Task details => Recast the listing below as a Markdown table with the columns Row and Line. Each nonblank line gets its own numbered row, and blank lines are skipped.

Entries drawn from a collection
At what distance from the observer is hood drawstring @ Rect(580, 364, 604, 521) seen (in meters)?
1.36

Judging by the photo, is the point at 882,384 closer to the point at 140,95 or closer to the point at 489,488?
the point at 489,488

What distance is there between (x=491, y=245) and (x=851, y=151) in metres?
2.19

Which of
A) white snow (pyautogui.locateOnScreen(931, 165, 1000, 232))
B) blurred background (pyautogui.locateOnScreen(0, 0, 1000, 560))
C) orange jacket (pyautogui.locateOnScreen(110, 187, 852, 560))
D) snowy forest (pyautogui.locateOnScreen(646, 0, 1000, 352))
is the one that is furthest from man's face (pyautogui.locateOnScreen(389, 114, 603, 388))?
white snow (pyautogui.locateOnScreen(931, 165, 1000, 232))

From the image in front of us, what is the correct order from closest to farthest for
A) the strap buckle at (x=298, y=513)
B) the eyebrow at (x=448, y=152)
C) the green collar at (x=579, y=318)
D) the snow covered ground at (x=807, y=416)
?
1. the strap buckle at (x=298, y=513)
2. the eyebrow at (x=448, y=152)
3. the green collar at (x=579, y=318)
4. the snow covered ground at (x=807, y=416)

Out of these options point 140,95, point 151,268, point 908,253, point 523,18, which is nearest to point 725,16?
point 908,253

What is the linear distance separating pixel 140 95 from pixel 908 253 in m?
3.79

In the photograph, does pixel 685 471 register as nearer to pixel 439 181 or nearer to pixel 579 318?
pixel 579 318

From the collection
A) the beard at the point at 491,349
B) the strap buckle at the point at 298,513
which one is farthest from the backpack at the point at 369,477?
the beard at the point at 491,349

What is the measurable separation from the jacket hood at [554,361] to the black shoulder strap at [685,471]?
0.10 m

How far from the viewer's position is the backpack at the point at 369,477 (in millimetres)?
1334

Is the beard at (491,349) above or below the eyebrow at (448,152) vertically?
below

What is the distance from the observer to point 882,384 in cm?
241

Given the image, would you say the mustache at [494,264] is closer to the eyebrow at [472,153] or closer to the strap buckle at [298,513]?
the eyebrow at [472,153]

The solution =>
| Row | Line |
|---|---|
| 1 | At what distance from the observer is hood drawstring @ Rect(580, 364, 604, 521) seen (in meters)? |
| 2 | 1.36 |
| 3 | Judging by the photo, is the point at 882,384 closer to the point at 140,95 or closer to the point at 489,488? |
| 4 | the point at 489,488 |
| 5 | What distance is there between (x=491, y=245) and (x=851, y=151) in metres? |
| 6 | 2.19 |
| 7 | Which of |
| 8 | A) white snow (pyautogui.locateOnScreen(931, 165, 1000, 232)) |
| 9 | B) blurred background (pyautogui.locateOnScreen(0, 0, 1000, 560)) |
| 10 | C) orange jacket (pyautogui.locateOnScreen(110, 187, 852, 560)) |
| 11 | D) snowy forest (pyautogui.locateOnScreen(646, 0, 1000, 352)) |
| 12 | is the one that is furthest from man's face (pyautogui.locateOnScreen(389, 114, 603, 388))? |
| 13 | white snow (pyautogui.locateOnScreen(931, 165, 1000, 232)) |
| 14 | From the image in front of us, what is the correct order from closest to farthest for |
| 15 | A) the strap buckle at (x=298, y=513) |
| 16 | B) the eyebrow at (x=448, y=152) |
| 17 | C) the green collar at (x=579, y=318) |
| 18 | D) the snow covered ground at (x=807, y=416) |
| 19 | ? |
| 20 | 1. the strap buckle at (x=298, y=513) |
| 21 | 2. the eyebrow at (x=448, y=152) |
| 22 | 3. the green collar at (x=579, y=318) |
| 23 | 4. the snow covered ground at (x=807, y=416) |
| 24 | Out of these options point 140,95, point 151,268, point 908,253, point 523,18, which is nearest to point 725,16? |
| 25 | point 908,253 |
| 26 | What is the linear distance separating pixel 140 95 from pixel 908 253 in m? |
| 27 | 3.79 |
| 28 | In the photograph, does pixel 685 471 register as nearer to pixel 439 181 or nearer to pixel 579 318? |
| 29 | pixel 579 318 |
| 30 | From the collection |
| 31 | A) the beard at the point at 491,349 |
| 32 | B) the strap buckle at the point at 298,513 |
| 33 | which one is farthest from the backpack at the point at 369,477? |
| 34 | the beard at the point at 491,349 |
| 35 | What is the measurable separation from the jacket hood at [554,361] to the black shoulder strap at [685,471]? |
| 36 | 0.10 m |
| 37 | How far from the viewer's position is the backpack at the point at 369,477 (in millimetres)? |
| 38 | 1334 |
| 39 | Is the beard at (491,349) above or below the eyebrow at (448,152) vertically? |
| 40 | below |
| 41 | What is the distance from the observer to point 882,384 in cm? |
| 42 | 241 |
| 43 | Given the image, would you say the mustache at [494,264] is closer to the eyebrow at [472,153] or closer to the strap buckle at [298,513]? |
| 44 | the eyebrow at [472,153] |